2010-06-15

Movie Review: Rajneeti

Last night I watched a film called Rajneeti the latest in what we can refer to as "Movies Dedicated to the Futility of Indian Politics." This one comes about a year after a much better film on the topic called Delhi 6. Unlike Delhi 6, however, Rajneeti places none of the blame on Indian society, but instead portrays the political world as a place of anything-goes, do-what-you-have-to-do back-stabbing. In perhaps the film's thesis statement, a veteran political advisor tells a political rookie and rival, "In politics, there are no right and wrong actions, there are only actions that serve an intended consequence, to be determined later."

And so the rest of the movie unfolds to highlight this point again and again. Virtually every character in the movie is shown to be a murderer. Some are also rapists, rackateers, and sociopaths. Nowhere is there a single respectable character in the entire film. And yet, somehow the filmmaker endeavors to make us care for the characters.

In yet another bizarre move, the film steers completely clear of actual political content, and instead focuses on a group of characters all vying for power. Other than a few hand-waving scenes that allude to "caring" for "the people," the actual political motives of the characters is taken to be beside the point. Those of you who have also seen the Hindi movie Corporate will notice that Rajveeti is essentially the same plot adopted to the political rather than the business world. The moral of the story in both movies seems to be futility of the common man.
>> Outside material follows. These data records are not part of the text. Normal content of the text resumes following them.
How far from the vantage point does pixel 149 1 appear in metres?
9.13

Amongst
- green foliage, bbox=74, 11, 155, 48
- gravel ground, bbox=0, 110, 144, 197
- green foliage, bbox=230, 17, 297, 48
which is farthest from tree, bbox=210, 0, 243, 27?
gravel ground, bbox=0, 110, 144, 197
But none of these films should be considered Kafkaesque by any stretch of the imagination. Kafka's explorations of human futility depicted and romanticized the emotions of those who have no hope in the face of a leviathan beyond their control. On the contrary, these Hindi films are glorifications of what is seen to be an unscrupulous - yet glamorous - world of the wealthy and powerful.

The same tragic cult of personality that promotes the blind following of political leaders and undermines everything about Indian politics and life in general is precisely the cult of personality being glorified by this movie. It's as if the filmmaker is completely self-unaware. Blind following is depicted to be both the problem and the solution. The masses are easily swayed from one murderer to the next based on each politician's scripted crocodile tears in response to the latest assassination - and the movie depicts this to be how things should be.

Truly, we are in a world without any kind of philosophical basis whatsoever, and the movie Rajneeti proves this in spades.

Bonus Sidenote: Your Bangla word of the day is awrthoneeti [AWR - toh - nee - tee], which means "economics."